Background: Inhaled corticosteroids (ICS) are the most effective and most prescribed asthma controller medications. However, the response of asthma patients to ICS is inconsistent and difficult to measure. We have previously defined a Cross-sectional Asthma STEroid Response (CASTER) measure of ICS response, based on a combination of asthma control indicators and spirometry measures. MicroRNAs (miRNAs) can be effective tools as a biomarker that predict the response to ICS treatment.
Objective: The purpose of this study was to identify key associations between circulating miRNAs and ICS response in childhood asthma.

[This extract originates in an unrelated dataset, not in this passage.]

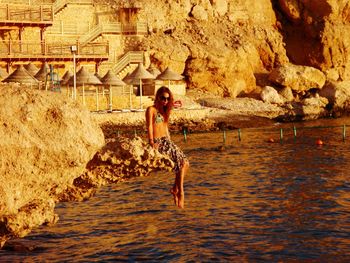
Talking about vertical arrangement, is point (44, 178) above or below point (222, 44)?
below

Methods: Small RNA sequencing in peripheral blood serum from 580 children with asthma on ICS treatment from The Genetics of Asthma in Costa Rica Study was used. miRNAs were assessed for differential expression between good and poor CASTER/ICS response using DESeq2. Experimentally validated gene targets of these miRNAs were identified using the MultimiR R package and enriched biological pathway clusters using DAVID.
Results: 580 samples and 317 miRNAs were used for differential analysis. We identified 35 dysregulated miRNAs between good and poor ICS response groups at 5% FDR. Biological pathway enrichment analysis of target genes highlighted Rap1, Toll-like receptor, ErbB, T cell receptor, TGF-beta, p53, Ras, Jak-STAT, Wnt, Chemokine and B cell receptor signaling pathways at FDR <0.01.
Conclusion: This study highlighted significant association between circulating miRNAs and ICS response. These miRNAs regulate the expression of target genes involved in well-known asthma-associated pathways, which point to possible mechanisms of action for these miRNAs, including airway hyperreactivity, airway remodeling, and inflammatory response.